___ PASSAGE TO READ

It depends on how you want it typed. The groupBy I use in @esfx/iter-query can be found here: https://github.com/esfx/esfx/blob/b502788fd4f20a95626e6988ef86f459aa92d15c/packages/iter-fn/src/grouping.ts#L275-L304

For a general groupBy operation, I'd want to be able to group by more than just "stringified" (or symbol) keys:

import { from } from "@esfx/iter-query";

// generalization of something like an AST
const a = { name: "a" };
const b = { name: "b" };
const a_child = { parent: a };
const b_child1 = { parent: b };
const b_child2 = { parent: b };
const nodes = [a_child, b_child1, b_child2];

from(nodes)
  .groupBy(node => node.parent) 
  .map(({ key, values }) => {
    // key: reference to `a` or `b` above
    // values: an iterable of each value with the above key.
  });

A groupBy that only supports "stringified" keys wouldn't meet my needs of a number of places where I have used groupBy in other libraries or languages. That limitation would likely keep me from using it in a number of cases.

In @esfx/iter-query I would do the following to create a keyed object:

const { true: a, false: b } = from([1, 2, 3, 4, 5, 6])
  .groupBy(x => x > 2) 
  .toObject(null, ({ key }) => `${key}`, ({ values }) => [...values]);

I also do plan on bringing something to TC39 in the near future around key equality (i.e., the ability to override key equality for a Map or Set and could also apply to an operation like groupBy, but does not apply to == or ===). I've been talking about it on and off for a few years but haven't had the time to formalize a proposal due to my existing workload.

______
___ PROVIDED DATA

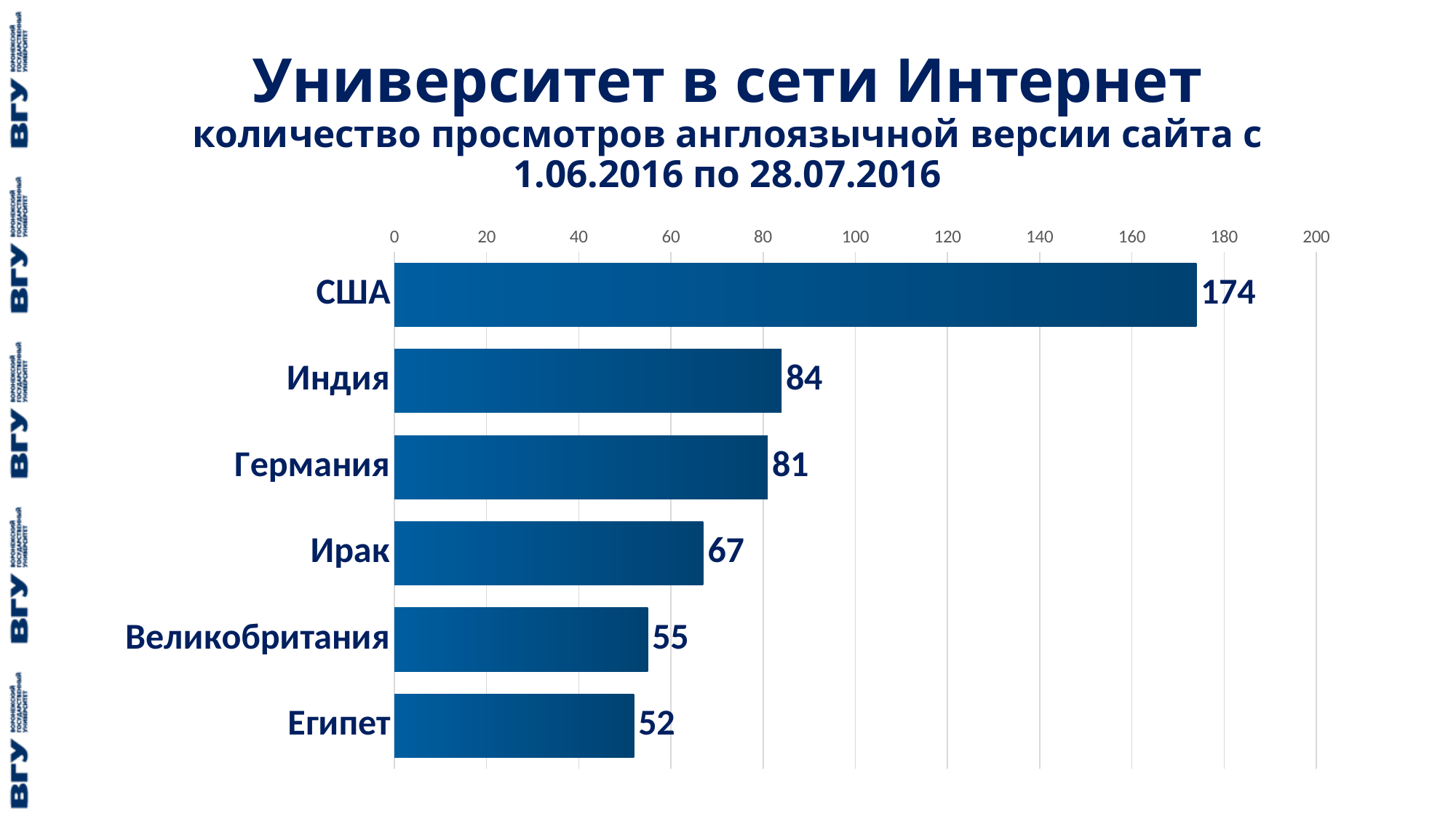
How many countries are shown in the chart? 6 What is the value for Египет? 52 Is the value for Великобритания greater or less than 60? less What is the difference between the values for Ирак and Великобритания? 12 What is the difference between the values for США and Индия? 90 Which country has the lowest value? Египет Which country has the highest value? США What is the value for США? 174 Which is larger, the value for Индия or the value for Ирак? Индия What is the value for Германия? 81 What is the maximum value shown on the horizontal axis? 200 What kind of chart is shown on the slide? bar chart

______

▶ [INSTRUCTION] Print everything in the groupBy post from "In @esfx/iter-query I" down to "my existing workload.". You won't need the listing.

▶ [RESULT OF THE EXERCISE]
In @esfx/iter-query I would do the following to create a keyed object:

const { true: a, false: b } = from([1, 2, 3, 4, 5, 6])
  .groupBy(x => x > 2) 
  .toObject(null, ({ key }) => `${key}`, ({ values }) => [...values]);

I also do plan on bringing something to TC39 in the near future around key equality (i.e., the ability to override key equality for a Map or Set and could also apply to an operation like groupBy, but does not apply to == or ===). I've been talking about it on and off for a few years but haven't had the time to formalize a proposal due to my existing workload.